Biden believed that Russian President Vladimir Putin wanted to “make Europe like Finland”, that is, to force the NATO member countries to take a neutral position, historically the position of the Nordic countries, but he is witnessing, against his will, the expansion of the alliance by including additional European countries.
Finland, historically known for its neutrality, and Sweden are preparing to join NATO after overturning a Turkish veto on Tuesday night, with the alliance showing near-perfect unity since the start of the war in Ukraine.
The day before, Russian Deputy Foreign Minister Sergei Ryabkov said on Wednesday that his country was not “afraid” of US President Joe Biden’s announcement of an increased US military presence in Europe amid acute tensions with Moscow.
NATO Secretary: Russia threatens the “security” of the countries of the “North Atlantic region”
NATO Secretary General Jens Stoltenberg said that Russia poses a “direct threat” to the security of NATO countries gathered at the summit in Madrid, which seek to strengthen the eastern wing of the alliance in response to the Russian invasion of Ukraine.

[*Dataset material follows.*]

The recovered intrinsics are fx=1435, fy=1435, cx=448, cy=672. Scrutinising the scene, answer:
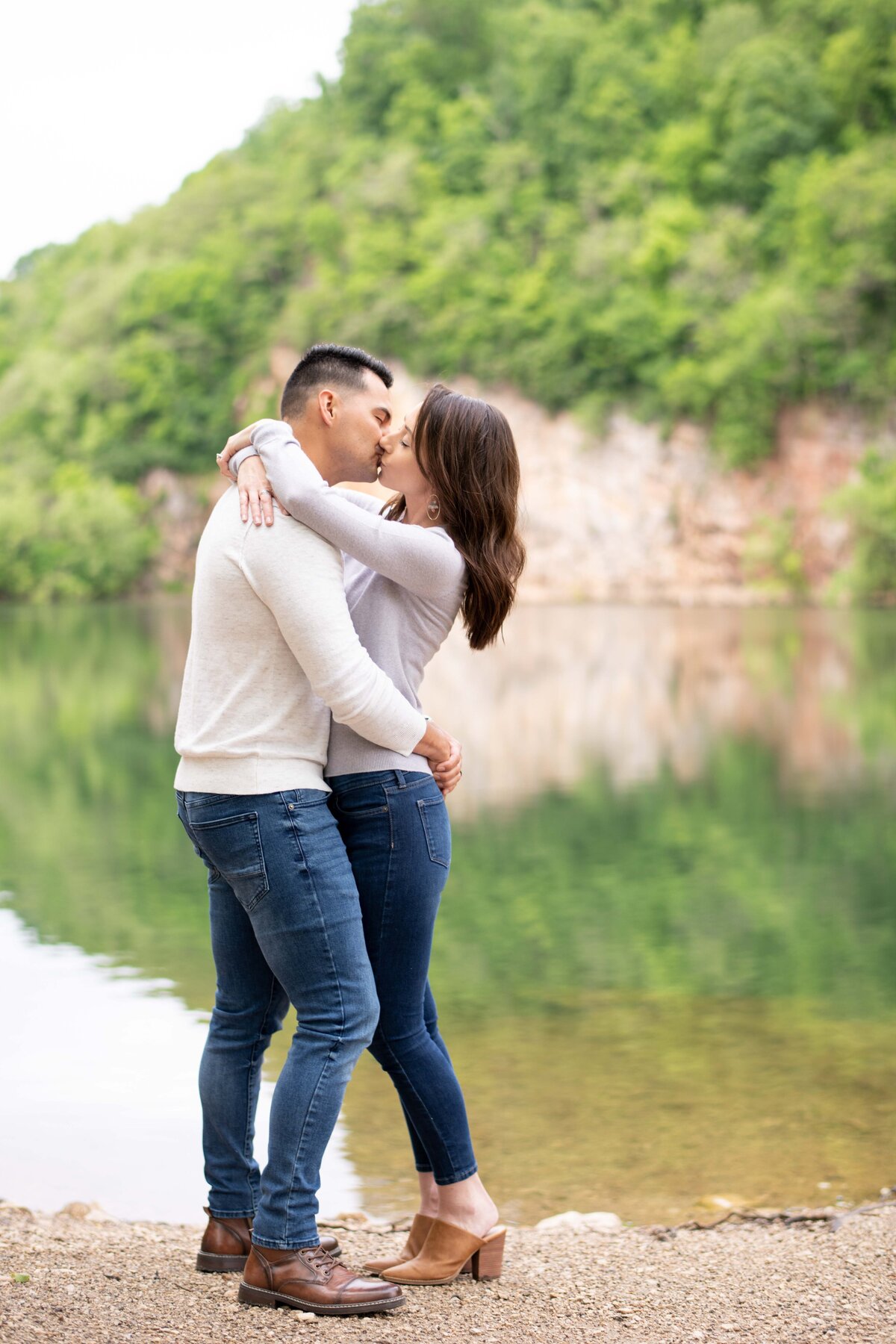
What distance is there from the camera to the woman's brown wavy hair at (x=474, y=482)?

“We will make it clear” — during the summit, which will consider the Alliance roadmap for the first time since 2010 — that Russia poses a direct threat to our security, he said.
Buses and trains will connect Crimea with the south of Ukraine
Yesterday, Ukraine’s pro-Russian authorities announced the opening of a bus and rail link between Moscow-annexed Crimea and the cities of Kherson and Zaporozhye in southern Ukraine.
“From July 1, bus and rail links will connect Crimea with the Kherson and Zaporozhye regions for the first time in eight years,” Sergei Aksyonov, pro-Moscow head of Crimea, said in a telegram.
He added that “Russian Guard units will ensure flight safety.”